WORK TASK: When you retype the data, keep every word exactly and include none of the pictures.

COLLECTED DATA:
== Segment start ==
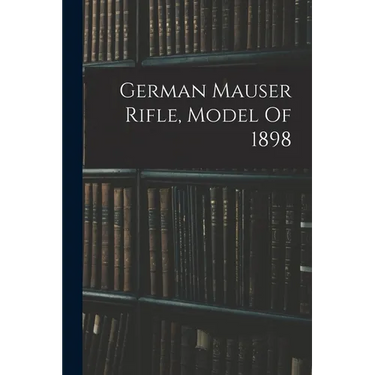 German Mauser Rifle, Model Of 1898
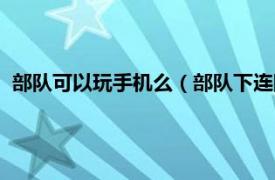 部队可以玩手机么（部队下连队能玩手机吗相关内容简介介绍）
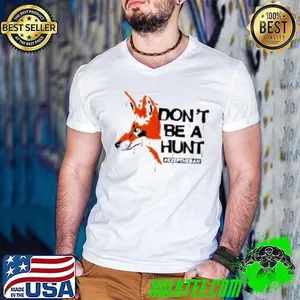 Don't Be A Hunt #Keeptheban Shirt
== Segment end ==
TASK SOLUTION:
 German Mauser Rifle, Model Of 1898
 部队可以玩手机么（部队下连队能玩手机吗相关内容简介介绍）
 Don't Be A Hunt #Keeptheban Shirt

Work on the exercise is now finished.